- [AIM OF THE TASK]
When you reach the line containing "8-Piece Malt Sugar", please repeat it and every line after it exactly, through the end of the listing below, skipping pictures.
[Opening INPUT MATERIAL section]
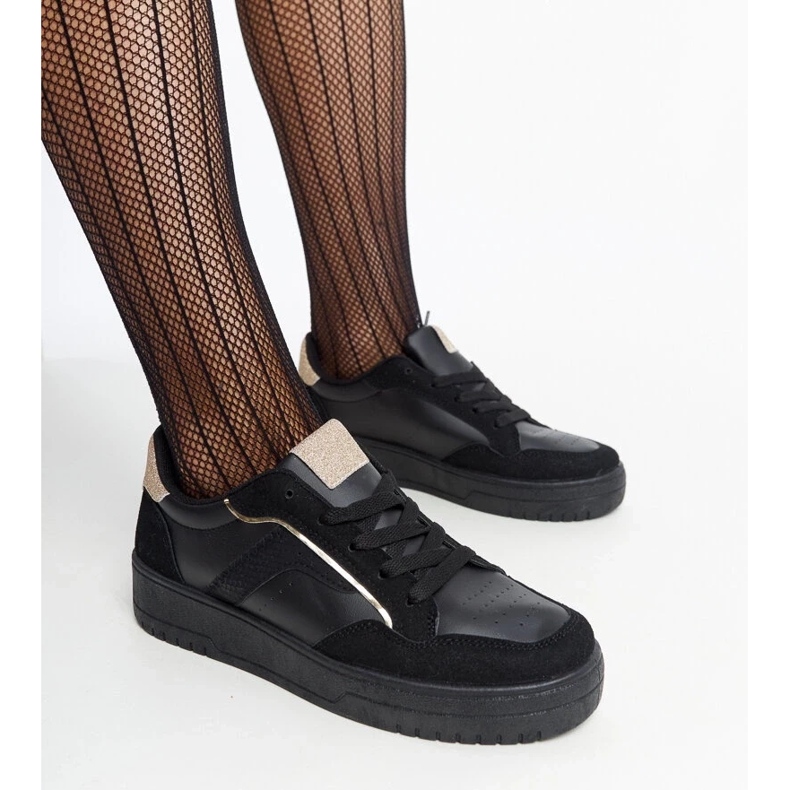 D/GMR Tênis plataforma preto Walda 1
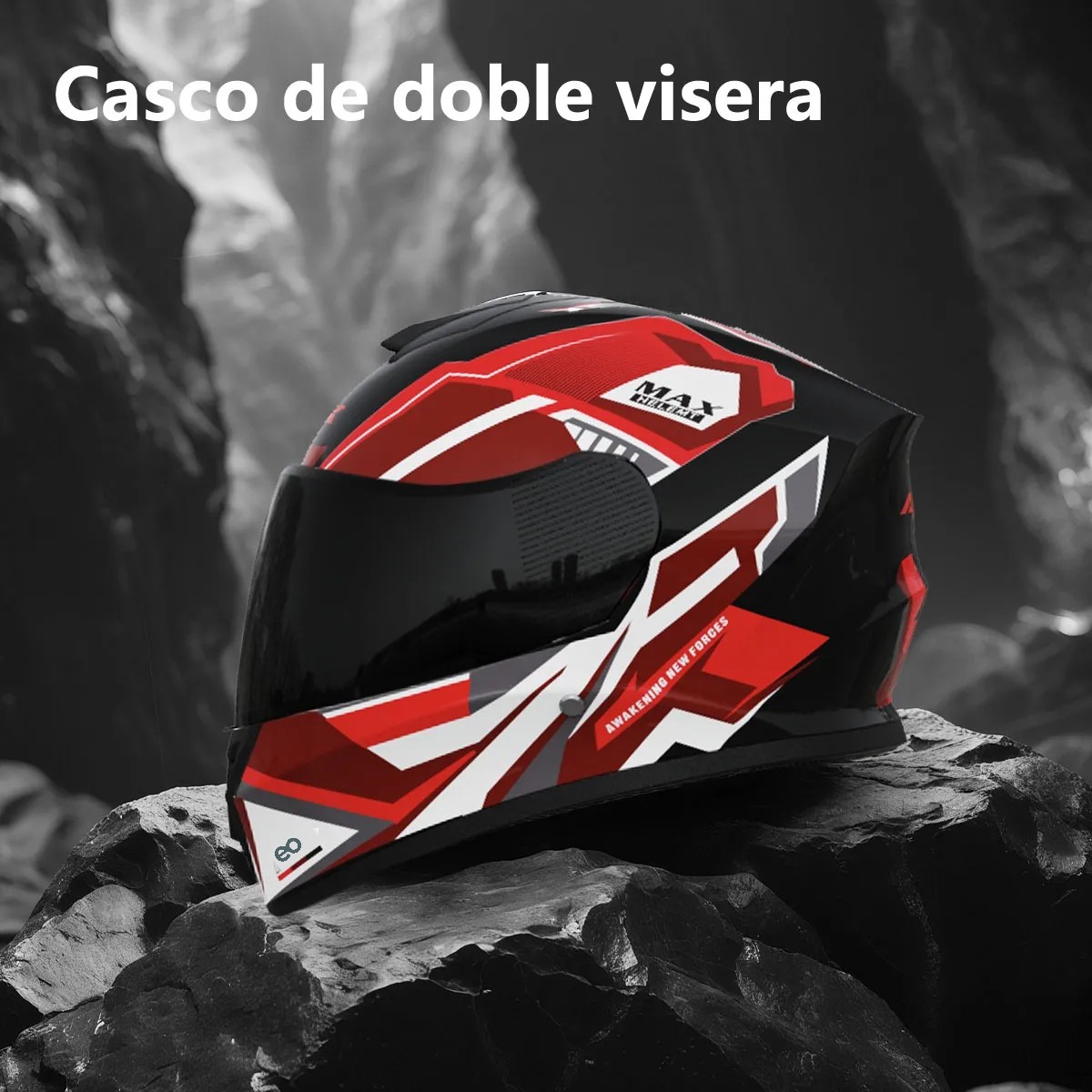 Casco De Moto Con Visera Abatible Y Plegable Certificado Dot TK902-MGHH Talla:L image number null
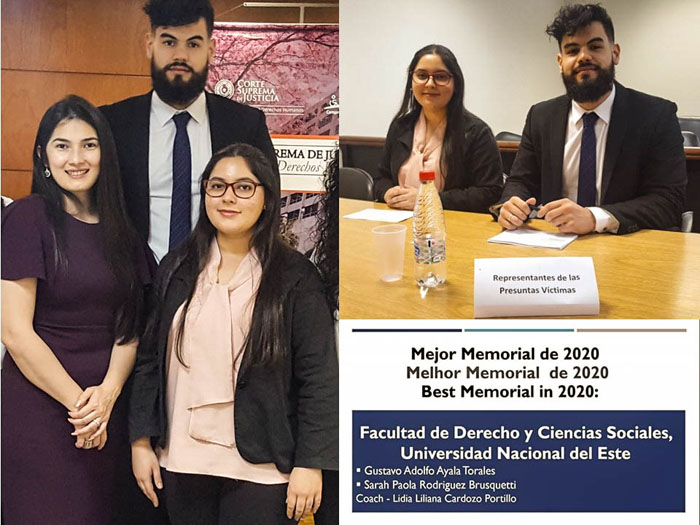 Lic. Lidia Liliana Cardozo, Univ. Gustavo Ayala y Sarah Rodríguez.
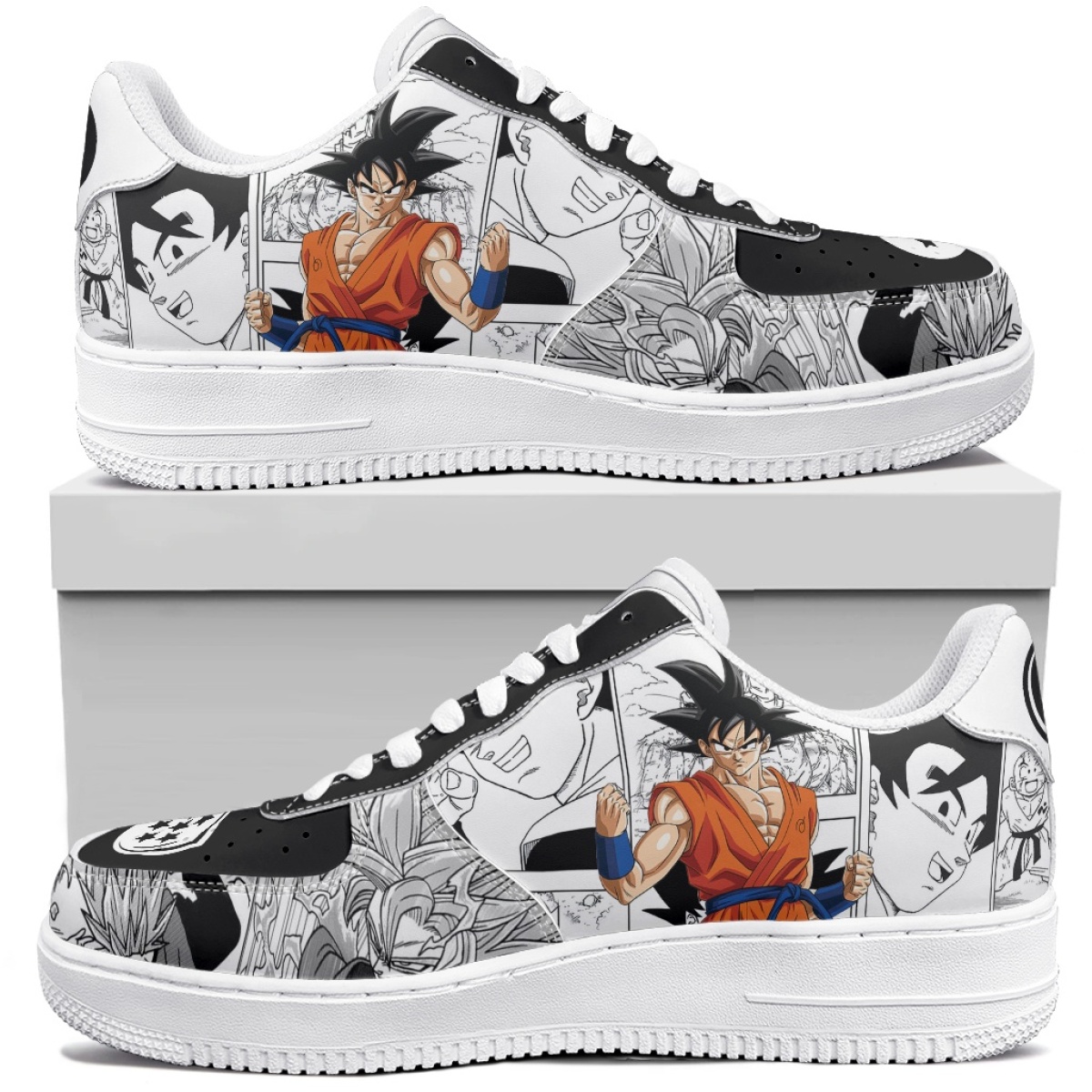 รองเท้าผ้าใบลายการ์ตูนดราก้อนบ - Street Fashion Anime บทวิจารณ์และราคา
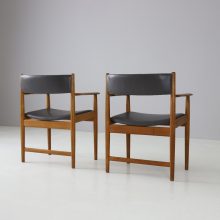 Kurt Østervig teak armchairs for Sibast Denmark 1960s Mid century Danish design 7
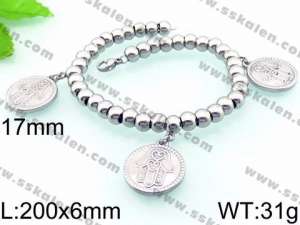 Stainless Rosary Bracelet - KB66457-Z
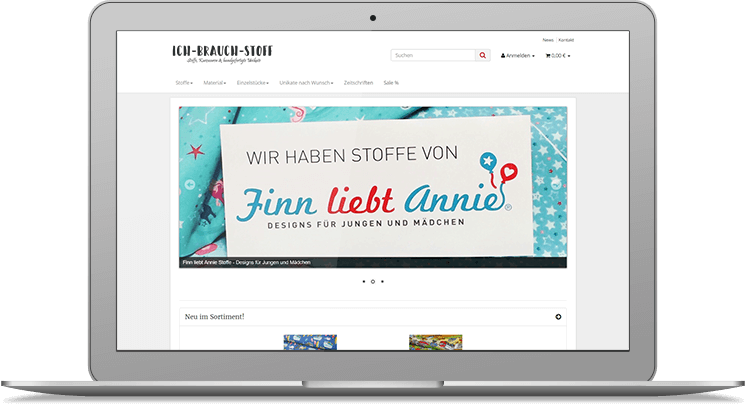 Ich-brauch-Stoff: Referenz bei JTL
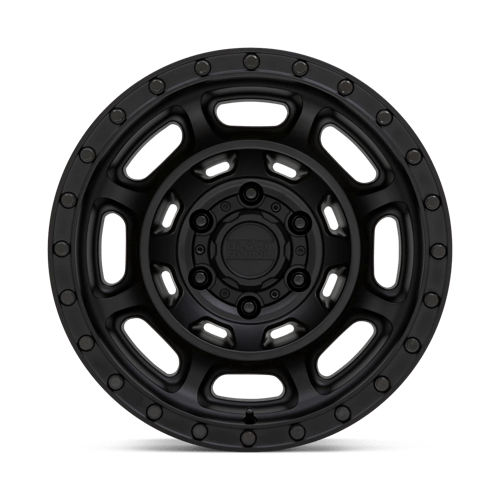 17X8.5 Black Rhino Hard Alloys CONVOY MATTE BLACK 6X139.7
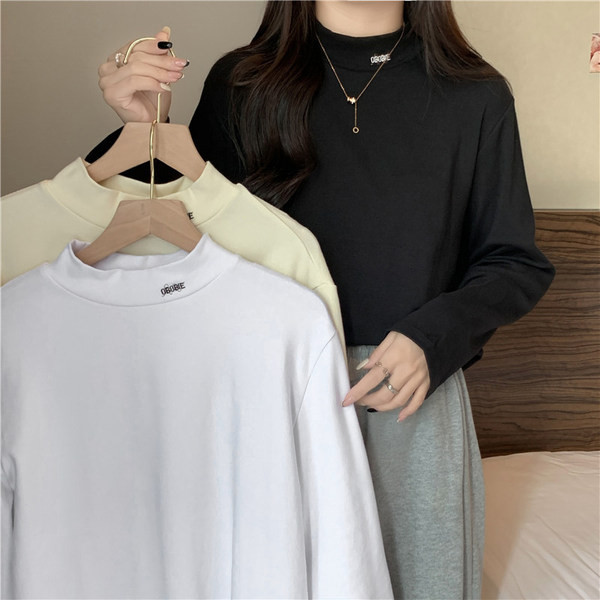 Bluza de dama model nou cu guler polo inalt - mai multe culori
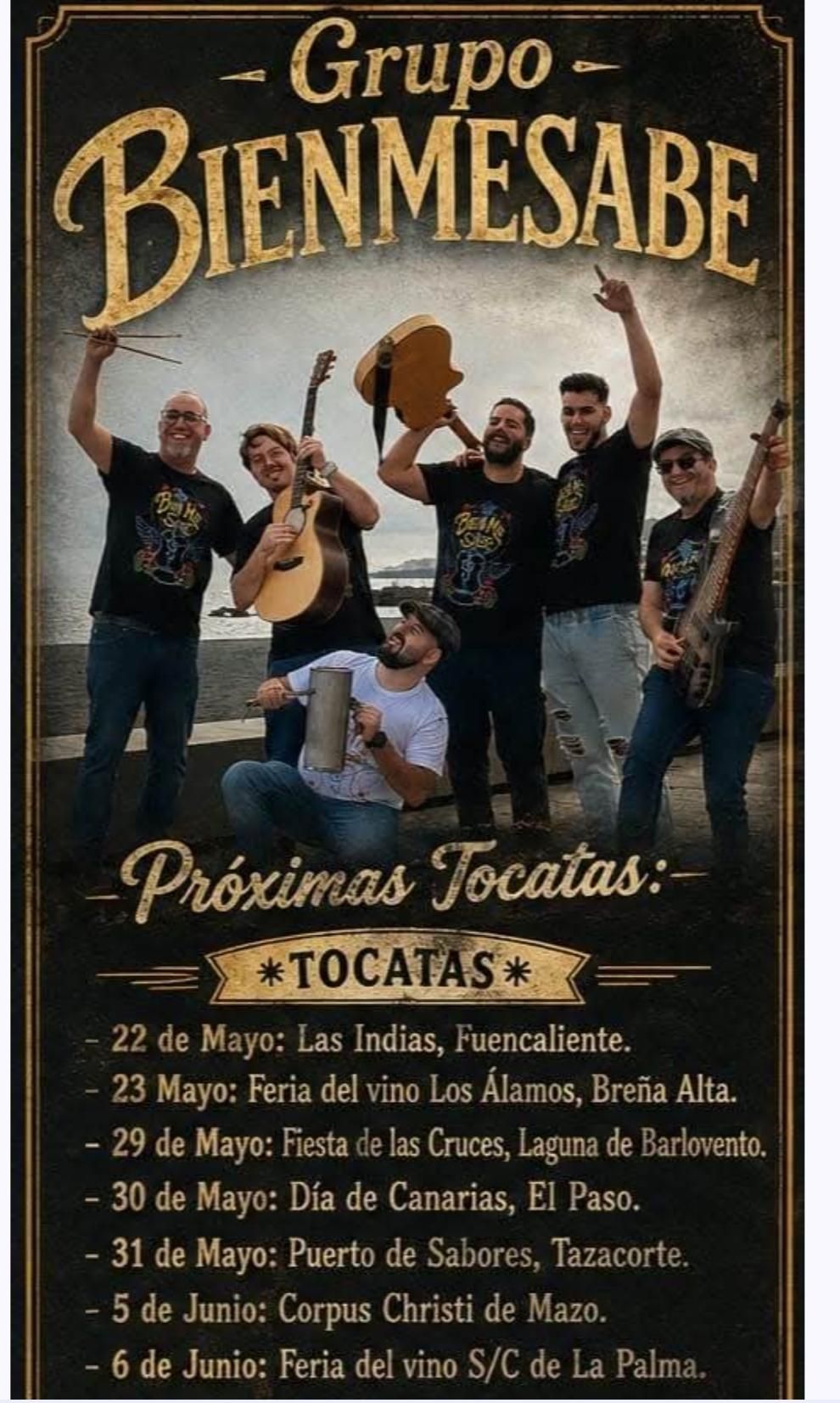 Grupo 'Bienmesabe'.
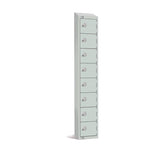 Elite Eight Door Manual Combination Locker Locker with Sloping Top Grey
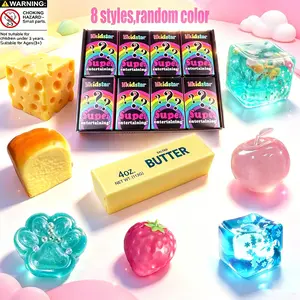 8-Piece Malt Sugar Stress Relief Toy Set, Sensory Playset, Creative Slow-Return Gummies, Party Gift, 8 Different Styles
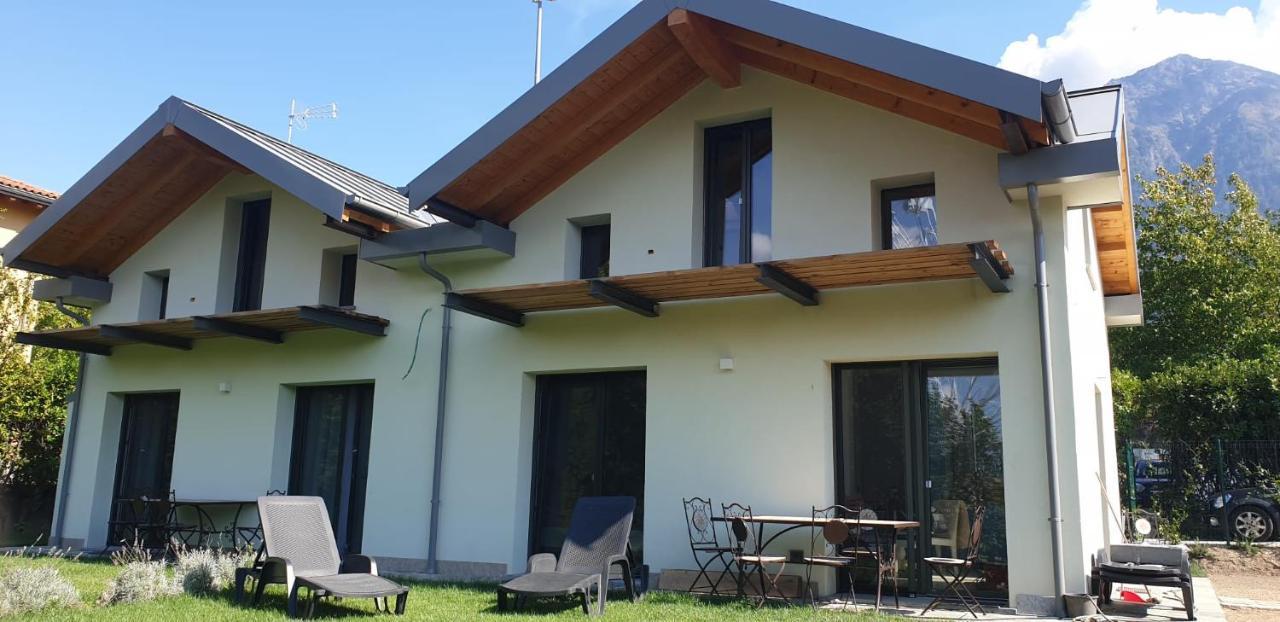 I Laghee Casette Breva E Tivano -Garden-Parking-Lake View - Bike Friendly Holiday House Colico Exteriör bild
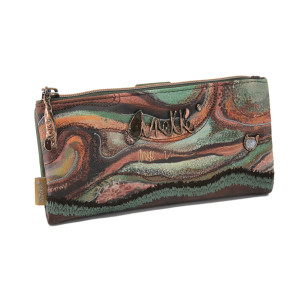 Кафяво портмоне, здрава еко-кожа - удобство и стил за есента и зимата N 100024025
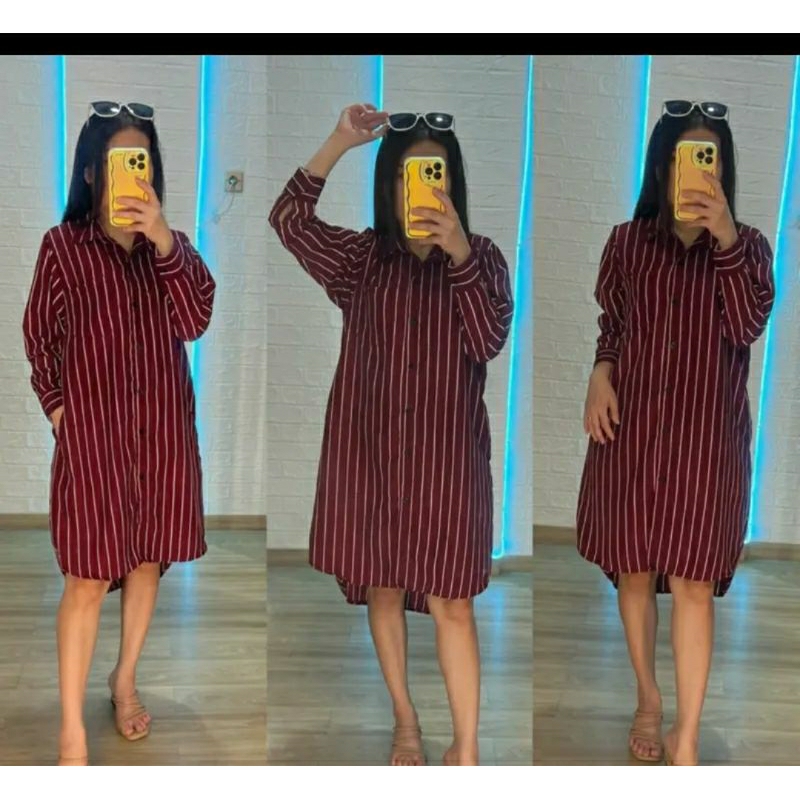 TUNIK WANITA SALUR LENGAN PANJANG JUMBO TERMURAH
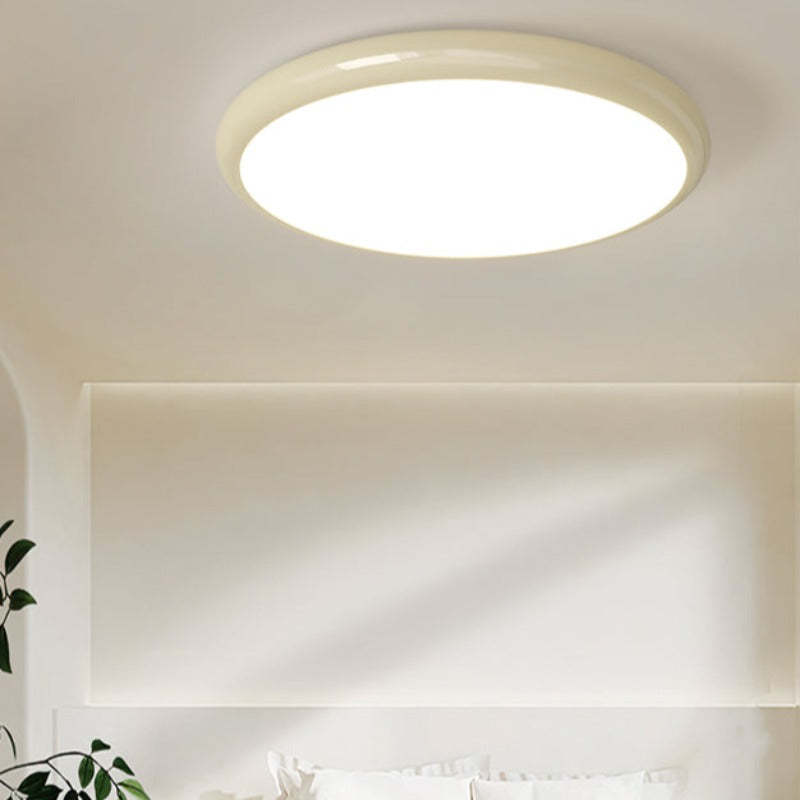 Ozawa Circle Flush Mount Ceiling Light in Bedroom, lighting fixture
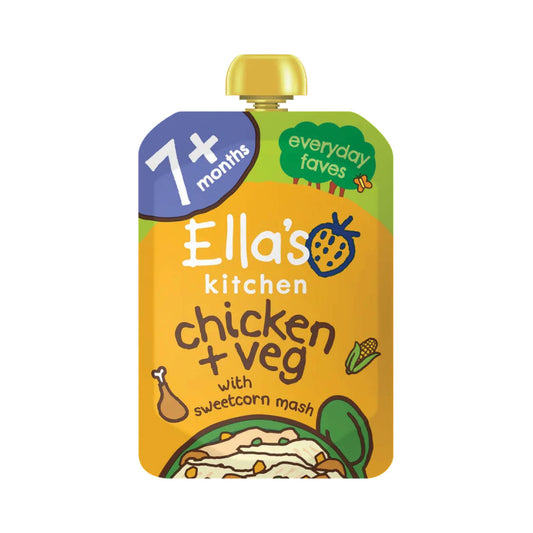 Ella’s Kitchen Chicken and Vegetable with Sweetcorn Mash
[Closing INPUT MATERIAL section]
- [PROBLEM SOLUTION]
 8-Piece Malt Sugar Stress Relief Toy Set, Sensory Playset, Creative Slow-Return Gummies, Party Gift, 8 Different Styles
 I Laghee Casette Breva E Tivano -Garden-Parking-Lake View - Bike Friendly Holiday House Colico Exteriör bild
 Кафяво портмоне, здрава еко-кожа - удобство и стил за есента и зимата N 100024025
 TUNIK WANITA SALUR LENGAN PANJANG JUMBO TERMURAH
 Ozawa Circle Flush Mount Ceiling Light in Bedroom, lighting fixture
 Ella’s Kitchen Chicken and Vegetable with Sweetcorn Mash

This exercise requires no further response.